Die I amsterdam City Card ist der offizielle Sightseeing-Pass der Stadt: Eine Karte bündelt 70+ Museen, unbegrenzten GVB-Nahverkehr, eine kostenlose Grachtenfahrt und 24 Stunden Fahrradverleih in einem festen Zeitfenster von 24 bis 120 Stunden. Die Preise 2026 reichen von €67 für 24 Stunden bis €140 für 120 Stunden (rund €28 pro Tag in der höchsten Stufe).

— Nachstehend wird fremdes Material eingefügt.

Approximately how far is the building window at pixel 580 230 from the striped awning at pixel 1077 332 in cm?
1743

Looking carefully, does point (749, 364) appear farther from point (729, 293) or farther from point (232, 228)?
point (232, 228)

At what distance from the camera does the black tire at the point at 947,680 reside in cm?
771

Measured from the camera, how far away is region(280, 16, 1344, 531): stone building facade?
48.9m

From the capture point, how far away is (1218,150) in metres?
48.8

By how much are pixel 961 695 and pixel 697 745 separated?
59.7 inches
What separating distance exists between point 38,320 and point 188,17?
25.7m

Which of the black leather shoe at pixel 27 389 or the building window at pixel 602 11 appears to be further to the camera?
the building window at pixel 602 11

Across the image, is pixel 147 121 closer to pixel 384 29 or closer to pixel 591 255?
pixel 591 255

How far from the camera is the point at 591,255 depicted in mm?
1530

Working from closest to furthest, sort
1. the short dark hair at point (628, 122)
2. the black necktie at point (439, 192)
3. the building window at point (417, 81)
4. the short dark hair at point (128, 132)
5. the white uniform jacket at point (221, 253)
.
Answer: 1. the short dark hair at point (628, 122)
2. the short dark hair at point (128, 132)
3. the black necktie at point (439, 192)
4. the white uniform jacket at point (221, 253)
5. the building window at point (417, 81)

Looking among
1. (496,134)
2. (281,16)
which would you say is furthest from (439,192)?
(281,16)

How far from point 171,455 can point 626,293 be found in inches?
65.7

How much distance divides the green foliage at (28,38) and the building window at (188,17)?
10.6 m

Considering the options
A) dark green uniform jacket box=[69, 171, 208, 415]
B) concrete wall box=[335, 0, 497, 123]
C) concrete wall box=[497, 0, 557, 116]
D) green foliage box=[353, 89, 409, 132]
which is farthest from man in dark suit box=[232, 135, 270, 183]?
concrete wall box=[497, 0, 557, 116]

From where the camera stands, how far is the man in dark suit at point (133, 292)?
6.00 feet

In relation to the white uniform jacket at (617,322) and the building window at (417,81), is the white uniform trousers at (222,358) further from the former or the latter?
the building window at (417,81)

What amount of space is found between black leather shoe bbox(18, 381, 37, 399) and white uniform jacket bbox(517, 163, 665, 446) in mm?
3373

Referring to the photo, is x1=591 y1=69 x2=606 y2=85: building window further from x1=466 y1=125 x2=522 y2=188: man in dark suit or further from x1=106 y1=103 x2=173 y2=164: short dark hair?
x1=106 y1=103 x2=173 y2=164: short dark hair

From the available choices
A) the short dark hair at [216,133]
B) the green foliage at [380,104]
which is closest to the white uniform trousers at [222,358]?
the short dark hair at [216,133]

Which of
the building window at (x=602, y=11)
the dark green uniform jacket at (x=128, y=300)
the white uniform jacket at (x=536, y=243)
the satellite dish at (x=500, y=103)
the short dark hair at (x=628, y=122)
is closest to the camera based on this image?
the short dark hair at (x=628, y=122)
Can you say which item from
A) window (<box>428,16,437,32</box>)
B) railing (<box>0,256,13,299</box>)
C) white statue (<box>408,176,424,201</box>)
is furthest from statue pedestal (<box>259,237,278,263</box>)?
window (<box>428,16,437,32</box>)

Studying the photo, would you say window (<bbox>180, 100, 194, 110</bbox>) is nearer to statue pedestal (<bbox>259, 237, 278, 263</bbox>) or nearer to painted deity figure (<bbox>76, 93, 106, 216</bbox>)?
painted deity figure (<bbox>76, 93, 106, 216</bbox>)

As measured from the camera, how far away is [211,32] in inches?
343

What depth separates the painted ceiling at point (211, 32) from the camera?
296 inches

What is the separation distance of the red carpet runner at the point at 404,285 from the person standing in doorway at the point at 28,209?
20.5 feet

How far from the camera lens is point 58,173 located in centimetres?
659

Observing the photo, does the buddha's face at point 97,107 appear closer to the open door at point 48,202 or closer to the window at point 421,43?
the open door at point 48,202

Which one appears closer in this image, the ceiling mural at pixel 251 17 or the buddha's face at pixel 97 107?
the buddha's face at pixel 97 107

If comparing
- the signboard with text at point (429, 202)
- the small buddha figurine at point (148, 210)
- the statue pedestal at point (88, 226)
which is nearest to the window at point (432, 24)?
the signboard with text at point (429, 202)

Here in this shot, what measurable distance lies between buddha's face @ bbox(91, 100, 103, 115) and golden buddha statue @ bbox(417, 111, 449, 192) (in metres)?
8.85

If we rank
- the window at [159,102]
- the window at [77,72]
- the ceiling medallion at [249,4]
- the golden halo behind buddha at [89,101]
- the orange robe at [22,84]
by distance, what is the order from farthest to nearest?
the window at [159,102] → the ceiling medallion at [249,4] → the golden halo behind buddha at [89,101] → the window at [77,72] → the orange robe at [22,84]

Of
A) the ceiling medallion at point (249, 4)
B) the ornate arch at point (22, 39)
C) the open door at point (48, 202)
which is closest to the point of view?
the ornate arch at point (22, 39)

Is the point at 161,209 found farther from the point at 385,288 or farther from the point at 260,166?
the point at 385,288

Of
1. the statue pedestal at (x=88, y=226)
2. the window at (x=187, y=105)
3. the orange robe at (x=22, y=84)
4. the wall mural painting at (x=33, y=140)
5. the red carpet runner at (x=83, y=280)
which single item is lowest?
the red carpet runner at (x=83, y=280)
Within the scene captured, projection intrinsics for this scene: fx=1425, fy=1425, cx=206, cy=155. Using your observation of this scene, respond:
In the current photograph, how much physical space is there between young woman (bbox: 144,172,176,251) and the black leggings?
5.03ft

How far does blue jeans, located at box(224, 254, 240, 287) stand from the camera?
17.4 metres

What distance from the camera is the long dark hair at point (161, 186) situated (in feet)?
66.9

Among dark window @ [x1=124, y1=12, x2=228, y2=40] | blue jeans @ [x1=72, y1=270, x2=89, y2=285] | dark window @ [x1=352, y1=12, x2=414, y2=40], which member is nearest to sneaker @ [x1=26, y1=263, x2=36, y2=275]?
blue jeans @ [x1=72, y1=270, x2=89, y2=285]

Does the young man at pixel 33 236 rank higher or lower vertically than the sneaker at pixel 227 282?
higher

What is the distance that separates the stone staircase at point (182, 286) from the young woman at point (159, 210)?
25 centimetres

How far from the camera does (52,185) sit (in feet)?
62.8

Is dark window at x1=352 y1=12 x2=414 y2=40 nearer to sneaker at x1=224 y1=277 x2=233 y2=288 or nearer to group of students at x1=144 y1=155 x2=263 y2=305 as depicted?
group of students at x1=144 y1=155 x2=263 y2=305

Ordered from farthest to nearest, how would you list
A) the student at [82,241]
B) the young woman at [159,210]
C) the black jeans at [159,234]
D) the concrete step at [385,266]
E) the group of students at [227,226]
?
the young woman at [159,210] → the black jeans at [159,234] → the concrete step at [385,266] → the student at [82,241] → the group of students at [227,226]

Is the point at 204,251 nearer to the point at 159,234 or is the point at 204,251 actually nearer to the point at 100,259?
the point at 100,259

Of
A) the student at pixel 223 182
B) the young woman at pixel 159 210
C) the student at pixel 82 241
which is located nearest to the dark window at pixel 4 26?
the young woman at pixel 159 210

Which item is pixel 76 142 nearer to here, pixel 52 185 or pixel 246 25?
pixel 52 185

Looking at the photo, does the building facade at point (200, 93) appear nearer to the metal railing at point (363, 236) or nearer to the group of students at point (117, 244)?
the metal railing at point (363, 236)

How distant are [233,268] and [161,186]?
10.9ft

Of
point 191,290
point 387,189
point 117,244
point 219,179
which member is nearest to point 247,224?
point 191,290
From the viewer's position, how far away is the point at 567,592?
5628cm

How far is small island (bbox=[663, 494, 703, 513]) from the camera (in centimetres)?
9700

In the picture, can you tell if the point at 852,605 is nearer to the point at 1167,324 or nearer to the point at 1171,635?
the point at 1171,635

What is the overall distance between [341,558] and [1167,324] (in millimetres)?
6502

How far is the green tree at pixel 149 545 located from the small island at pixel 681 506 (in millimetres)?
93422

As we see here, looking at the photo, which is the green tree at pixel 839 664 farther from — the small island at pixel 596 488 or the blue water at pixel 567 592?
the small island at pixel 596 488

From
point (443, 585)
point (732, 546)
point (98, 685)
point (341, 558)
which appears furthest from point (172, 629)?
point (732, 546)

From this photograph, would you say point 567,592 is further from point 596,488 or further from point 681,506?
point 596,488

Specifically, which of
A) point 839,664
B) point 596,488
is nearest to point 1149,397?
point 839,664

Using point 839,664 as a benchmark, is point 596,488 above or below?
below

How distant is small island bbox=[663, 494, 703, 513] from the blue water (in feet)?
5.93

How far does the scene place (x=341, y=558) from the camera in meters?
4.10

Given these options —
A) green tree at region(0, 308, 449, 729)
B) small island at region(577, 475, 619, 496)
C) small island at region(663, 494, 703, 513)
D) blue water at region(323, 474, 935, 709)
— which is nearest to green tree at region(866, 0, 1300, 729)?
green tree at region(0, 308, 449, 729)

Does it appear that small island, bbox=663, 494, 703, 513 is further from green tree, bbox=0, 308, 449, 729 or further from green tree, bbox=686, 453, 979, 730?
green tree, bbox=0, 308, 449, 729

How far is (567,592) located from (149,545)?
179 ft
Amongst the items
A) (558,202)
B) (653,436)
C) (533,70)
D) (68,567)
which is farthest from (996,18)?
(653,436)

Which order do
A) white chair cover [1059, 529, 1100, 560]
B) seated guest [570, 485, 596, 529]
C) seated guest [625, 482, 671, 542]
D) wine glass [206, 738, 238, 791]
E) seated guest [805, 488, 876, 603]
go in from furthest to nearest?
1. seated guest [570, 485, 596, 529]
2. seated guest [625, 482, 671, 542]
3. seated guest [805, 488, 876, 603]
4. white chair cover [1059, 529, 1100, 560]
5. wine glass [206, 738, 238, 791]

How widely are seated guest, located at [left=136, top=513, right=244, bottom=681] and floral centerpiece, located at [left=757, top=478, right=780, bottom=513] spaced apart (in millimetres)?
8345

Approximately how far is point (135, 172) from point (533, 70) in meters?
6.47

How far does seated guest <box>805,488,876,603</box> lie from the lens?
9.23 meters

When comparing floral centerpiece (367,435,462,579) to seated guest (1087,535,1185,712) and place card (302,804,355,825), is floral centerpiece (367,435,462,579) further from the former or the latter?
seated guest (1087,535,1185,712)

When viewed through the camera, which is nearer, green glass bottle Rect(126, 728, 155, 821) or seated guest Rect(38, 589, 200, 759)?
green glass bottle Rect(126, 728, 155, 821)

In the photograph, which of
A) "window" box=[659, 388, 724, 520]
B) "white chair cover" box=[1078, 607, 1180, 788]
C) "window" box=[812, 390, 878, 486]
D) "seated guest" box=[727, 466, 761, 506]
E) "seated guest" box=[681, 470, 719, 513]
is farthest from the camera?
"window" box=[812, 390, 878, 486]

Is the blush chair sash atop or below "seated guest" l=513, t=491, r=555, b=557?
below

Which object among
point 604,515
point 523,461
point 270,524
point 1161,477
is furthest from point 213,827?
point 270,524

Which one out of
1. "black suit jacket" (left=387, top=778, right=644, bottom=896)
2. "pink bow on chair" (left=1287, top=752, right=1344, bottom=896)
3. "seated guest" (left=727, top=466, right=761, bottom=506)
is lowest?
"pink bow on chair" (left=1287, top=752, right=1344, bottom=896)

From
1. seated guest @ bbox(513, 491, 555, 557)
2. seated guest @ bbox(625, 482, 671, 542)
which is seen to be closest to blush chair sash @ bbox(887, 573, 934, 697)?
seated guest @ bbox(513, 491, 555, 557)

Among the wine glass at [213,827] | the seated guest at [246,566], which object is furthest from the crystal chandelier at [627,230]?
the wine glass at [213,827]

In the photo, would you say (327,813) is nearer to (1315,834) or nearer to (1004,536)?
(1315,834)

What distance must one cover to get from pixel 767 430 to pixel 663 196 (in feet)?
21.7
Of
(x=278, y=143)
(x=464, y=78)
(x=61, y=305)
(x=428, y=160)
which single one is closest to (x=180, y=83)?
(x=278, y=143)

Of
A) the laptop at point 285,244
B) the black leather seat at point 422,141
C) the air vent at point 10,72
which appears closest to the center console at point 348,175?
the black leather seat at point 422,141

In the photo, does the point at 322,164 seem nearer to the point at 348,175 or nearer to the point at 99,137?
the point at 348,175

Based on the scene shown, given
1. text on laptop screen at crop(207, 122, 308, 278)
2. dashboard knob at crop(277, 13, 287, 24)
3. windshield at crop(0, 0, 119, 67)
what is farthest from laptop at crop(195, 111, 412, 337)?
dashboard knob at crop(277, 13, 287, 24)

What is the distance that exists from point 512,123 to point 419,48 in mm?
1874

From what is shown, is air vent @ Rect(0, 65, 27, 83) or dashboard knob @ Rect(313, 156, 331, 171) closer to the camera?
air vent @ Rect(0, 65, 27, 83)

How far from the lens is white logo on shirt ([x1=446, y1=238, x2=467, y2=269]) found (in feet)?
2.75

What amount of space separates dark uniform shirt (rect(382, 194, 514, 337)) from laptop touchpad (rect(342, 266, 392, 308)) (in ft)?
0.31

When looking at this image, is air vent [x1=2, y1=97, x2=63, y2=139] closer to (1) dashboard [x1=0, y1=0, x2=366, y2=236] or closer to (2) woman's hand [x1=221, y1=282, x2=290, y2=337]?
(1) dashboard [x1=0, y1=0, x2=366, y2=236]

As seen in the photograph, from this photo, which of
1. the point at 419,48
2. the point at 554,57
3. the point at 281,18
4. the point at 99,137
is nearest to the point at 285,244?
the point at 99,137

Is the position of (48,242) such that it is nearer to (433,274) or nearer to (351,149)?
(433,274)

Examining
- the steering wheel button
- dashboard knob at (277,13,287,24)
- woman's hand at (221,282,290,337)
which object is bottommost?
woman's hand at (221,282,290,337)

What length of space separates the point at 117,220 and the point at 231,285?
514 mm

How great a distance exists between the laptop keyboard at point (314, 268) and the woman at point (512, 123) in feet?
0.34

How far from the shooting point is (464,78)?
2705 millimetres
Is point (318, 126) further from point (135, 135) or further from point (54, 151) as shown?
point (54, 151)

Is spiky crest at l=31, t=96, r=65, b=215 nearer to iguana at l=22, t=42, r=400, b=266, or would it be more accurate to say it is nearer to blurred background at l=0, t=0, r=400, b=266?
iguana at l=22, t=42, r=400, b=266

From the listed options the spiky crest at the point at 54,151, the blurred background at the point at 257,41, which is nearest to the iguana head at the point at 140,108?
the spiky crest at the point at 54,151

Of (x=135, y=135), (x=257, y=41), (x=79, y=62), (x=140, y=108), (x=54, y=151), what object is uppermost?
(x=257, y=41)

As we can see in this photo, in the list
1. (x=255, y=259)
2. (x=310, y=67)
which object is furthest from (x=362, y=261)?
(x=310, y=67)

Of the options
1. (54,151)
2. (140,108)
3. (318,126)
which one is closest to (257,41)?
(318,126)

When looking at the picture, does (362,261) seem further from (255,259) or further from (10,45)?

Ob sie Geld spart, hat eine ehrliche Antwort — es hängt von Ihrem Tempo ab. Die Karte belohnt Dichte: etwa drei oder mehr kostenpflichtige Attraktionen pro Tag plus regelmäßige Tram- und Metrofahrten, dann gewinnt sie deutlich. Dieser Ratgeber rechnet die 2026er-Zahlen durch, nennt die Ausnahmen (Van Gogh Museum und Anne-Frank-Haus sind nicht enthalten) und erklärt den neuen Explorer-Pass, damit Sie vor dem Kauf entscheiden können.

Preis €67 (24 Std.) · €94 (48 Std.) · €115 (72 Std.) · €130 (96 Std.) · €140 (120 Std.)
Inklusive 70+ Museen, unbegrenzt GVB, eine Grachtenfahrt, 24 Std. Fahrradverleih
Neu 2026 Explorer-/Special-Edition-Pass ab €44 — zahlen pro Attraktion (3 oder 5) statt pro Stunde
Nicht enthalten Van Gogh Museum, Anne-Frank-Haus, der Flughafenzug, Regionalbusse
Ideal für Schnelle Sightseer mit 3+ kostenpflichtigen Attraktionen pro Tag, die auch den Nahverkehr nutzen
Gültigkeit Zählt ab erster Aktivierung in Stunden (erster Tap oder Scan), nicht in Kalendertagen
I amsterdam City Card kaufen — ab €67

Was die I amsterdam City Card enthält

Die Karte basiert auf drei Wertbausteinen: freier Museumseintritt, freier Nahverkehr und eine kostenlose Grachtenfahrt — dazu 24 Stunden Fahrradverleih und eine Ebene an 25%-Rabatten. Allein der Nahverkehr deckt oft einen spürbaren Teil des Preises, denn GVB-Tram, -Bus, -Metro und -Fähre sind für das gesamte Zeitfenster unbegrenzt, inklusive Nachtbus.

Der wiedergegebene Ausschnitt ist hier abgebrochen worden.